> [READING TEXT]:
──────────

Gangnam Property Investments Limited v Affin Interiors Limited (in receivership and liquidation)

Case

[2017] NZHC 3197

18 December 2017

No judgment structure available for this case.

IN THE HIGH COURT OF NEW ZEALAND AUCKLAND REGISTRY

I TE KŌTI MATUA O AOTEAROA TĀMAKI MAKAURAU ROHE

CIV-2017-404-000943 [2017] NZHC 3197

BETWEEN

GANGNAM PROPERTY

INVESTMENTS LIMITED Plaintiff

AND

AFFIN INTERIORS LIMITED (IN RECEIVERSHIP AND LIQUIDATION) First Defendant

AND

GABRIEL VASILE STELIAN NICOLAU Second Defendant

Hearing: 13 November 2017

Appearances:

J McBride for the Plaintiff
No appearance for the First Defendant
K Sullivan for the Second Defendant

Judgment:

18 December 2017

JUDGMENT OF ASSOCIATE JUDGE SARGISSON

This judgment was delivered by me on 18 December 2017 at 3.30 p.m. pursuant to Rule 11.5 of the High Court Rules.

Registrar/Deputy Registrar

Date.......................................

Solicitors:

Patel Nand Legal, Auckland

WCM Legal, Wellington

J McBride, Auckland

GANGNAM PROPERTY INVESTMENTS LTD v AFFIN INTERIORS LTD & Anor [2017] NZHC 3197 [15 December 2017]

K Sullivan, Wellington

Introduction

[1]      At face value this proceeding involves a straightforward summary judgment application seeking rental arrears pursuant to a deed of lease.

[2]      The lease concerns a commercial premise at 507 Rosebank Road, Avondale, Auckland.  The lessor is the plaintiff, Gangnam Property Investments Ltd. Gangnam entered into a deed of lease with the first defendant, Affin Interiors Ltd, as lessee, on

15 February 2016.

──────────

> [DATA BLOCK]:
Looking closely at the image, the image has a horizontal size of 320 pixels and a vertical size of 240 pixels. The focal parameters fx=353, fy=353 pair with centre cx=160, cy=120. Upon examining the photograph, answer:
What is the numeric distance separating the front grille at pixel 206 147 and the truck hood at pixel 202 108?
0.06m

──────────

> [REQUIRED TASKS]:
1) Please translate this sentence from the court judgment into Spanish: "At face value this proceeding involves a straightforward summary judgment application seeking rental arrears pursuant to a deed of lease."
2) Answer these questions using the court judgment.
(a) On what date was the hearing held?
(b) Who appeared for the second defendant?
(c) What is the address of the commercial premises under the lease?
3) Extend the court judgment on the Rosebank Road lease with a few more sentences, starting after its final sentence.

> [OUTPUTS BY TASK]:
1) A primera vista, este procedimiento consiste en una simple solicitud de sentencia sumaria en la que se reclaman alquileres atrasados con arreglo a una escritura de arrendamiento.

2)
(a) 13 November 2017
(b) K Sullivan
(c) 507 Rosebank Road, Avondale, Auckland

3)
[3]     Gangnam initially brought proceedings against Affin, which is now in receivership and liquidation, but that claim has been discontinued.  Gangnam instead pursues the second defendant and Affin’s director, Mr Nicolau, who guaranteed Affin’s obligations under the lease.  Gangnam seeks to recover approximately $500,000 for outstanding rent, property management fees, and interest under the lease.

[4]      But Mr Nicolau submits he has an arguable defence.  In particular, he says he has a counterclaim against Gangnam and/or a valid claim against its director, Mr Patel, which exceeds the value of Gangnam’s claim against him.  Specifically, Mr Nicolau says that Affin is owed over a million dollars for uncompensated renovation work that Affin undertook on a property beneficially owned by Mr Patel.

[5]      I am satisfied that this provides an arguable defence to Gangnam’s claim, and that the summary judgment application should accordingly be declined.  My reasons follow.

Facts

Affin’s rapid growth

[6]      Affin began trading in 2010 and quickly became a successful shop fitting company. An opportunity arose in 2015 to significantly expand the business when the

liquidators of a competitor company offered to sell all the company’s assets to Affin for $500,00.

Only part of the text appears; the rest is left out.